Senate Probe into LPRC Operations Should be Far-Reaching and Overarching
The Managing Director of the Liberia Petroleum Refining Company (LPRC) has issued a dire warning that a petroleum shortage looms and is imminent if the Government of Liberia fails to act in a timely fashion, to put brakes on the spiraling cost of petroleum products. According to Madame Urey Coleman Browne, current stocks are low and may not last beyond 3 weeks. And when that happens, it will have serious repercussions on the Liberian economy and people.
As things stand, it remains uncertain or unclear whether fuel stocks held in storage by the various importers are actually at an all-time low as the public is being led to believe. Whatever the case, the current situation does not appear to lend room for speculation; therefore it is only prudent that GoL conducts a physical inspection to ensure that importers are not hoarding in order to induce a price increase.

__WORK INSTRUCTIONS__.
1. In the LPRC editorial, how long might current fuel stocks last, according to the Managing Director?
2. Rewrite everything from "Senate Probe into" down to "economy and people." in the LPRC editorial, changing "repercussions" to "consequences".
3. Continue the LPRC editorial from the end of its last sentence.
This material has nothing to do with the LPRC editorial.

(Excerpts from a dataset)
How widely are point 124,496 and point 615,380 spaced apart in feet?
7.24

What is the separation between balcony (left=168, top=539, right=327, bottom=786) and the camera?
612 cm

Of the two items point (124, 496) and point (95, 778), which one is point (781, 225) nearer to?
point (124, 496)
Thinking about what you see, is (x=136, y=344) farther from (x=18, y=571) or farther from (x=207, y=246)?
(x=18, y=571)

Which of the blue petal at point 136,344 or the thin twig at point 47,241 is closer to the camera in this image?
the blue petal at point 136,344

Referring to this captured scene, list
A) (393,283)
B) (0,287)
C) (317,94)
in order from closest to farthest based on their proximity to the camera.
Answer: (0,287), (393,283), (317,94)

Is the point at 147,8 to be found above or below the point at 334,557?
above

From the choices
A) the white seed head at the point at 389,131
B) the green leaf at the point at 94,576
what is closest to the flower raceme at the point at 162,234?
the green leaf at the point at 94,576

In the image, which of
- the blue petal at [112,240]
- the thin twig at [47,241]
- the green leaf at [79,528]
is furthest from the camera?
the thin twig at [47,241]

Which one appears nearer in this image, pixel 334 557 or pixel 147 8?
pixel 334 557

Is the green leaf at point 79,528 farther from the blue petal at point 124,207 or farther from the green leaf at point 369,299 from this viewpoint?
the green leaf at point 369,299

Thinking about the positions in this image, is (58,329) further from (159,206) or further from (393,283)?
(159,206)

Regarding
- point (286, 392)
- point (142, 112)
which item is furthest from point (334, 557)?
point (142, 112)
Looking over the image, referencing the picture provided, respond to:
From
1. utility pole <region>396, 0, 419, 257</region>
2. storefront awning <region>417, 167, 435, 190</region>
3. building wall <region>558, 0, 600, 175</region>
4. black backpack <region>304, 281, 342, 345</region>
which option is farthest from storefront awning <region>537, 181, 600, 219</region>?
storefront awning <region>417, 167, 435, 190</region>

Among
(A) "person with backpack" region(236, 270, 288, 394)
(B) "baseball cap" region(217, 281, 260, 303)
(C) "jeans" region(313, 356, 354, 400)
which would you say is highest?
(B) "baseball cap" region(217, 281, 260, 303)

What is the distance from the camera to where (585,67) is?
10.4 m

__NUMBERED RESPONSES__.
1. No more than 3 weeks.

2.
Senate Probe into LPRC Operations Should be Far-Reaching and Overarching
The Managing Director of the Liberia Petroleum Refining Company (LPRC) has issued a dire warning that a petroleum shortage looms and is imminent if the Government of Liberia fails to act in a timely fashion, to put brakes on the spiraling cost of petroleum products. According to Madame Urey Coleman Browne, current stocks are low and may not last beyond 3 weeks. And when that happens, it will have serious consequences on the Liberian economy and people.

3.
According to sources, importers are demanding a US$1.00 (one US dollar) price hike in order to avert loss, which they say is occasioned by the current Ukraine-Russia war. But whether such demand is indeed justifiable is the question on the minds of the public. According to a long-term resident and prominent foreign businessman, price fluctuations in the cost of essential commodities are exacerbated by the lack of a national consumer price index.
According to him, such an index will serve to provide guidance to Commerce officials on how to adjust prices downwards or upwards depending on prevailing world market prices on various commodities, especially those deemed as essential. Currently, the wholesale price of a gallon of gasoline stands at US$5.72 while the retail (pump) price stands at US$5.90.
Meanwhile, the wholesale price of a gallon of diesel (fuel) stands at US$6.72 while the retail (pump) price stands at US$6.90.
The problem is usually, especially during the recent crunch when most filling stations were turning away customers for the lack of gasoline/diesel, street vendors, referred as “Can Boys” were doing brisk business selling gasoline/diesel at very exorbitant prices.
That left the public questioning just how come such was possible in face of critical shortages of the product. Without question, such development served to deepen public impressions of hoarding by importers. But it must be pointed out that recently there have been price increases of petroleum products on the Liberian market. The last increase on 9th June was the second increase in two months.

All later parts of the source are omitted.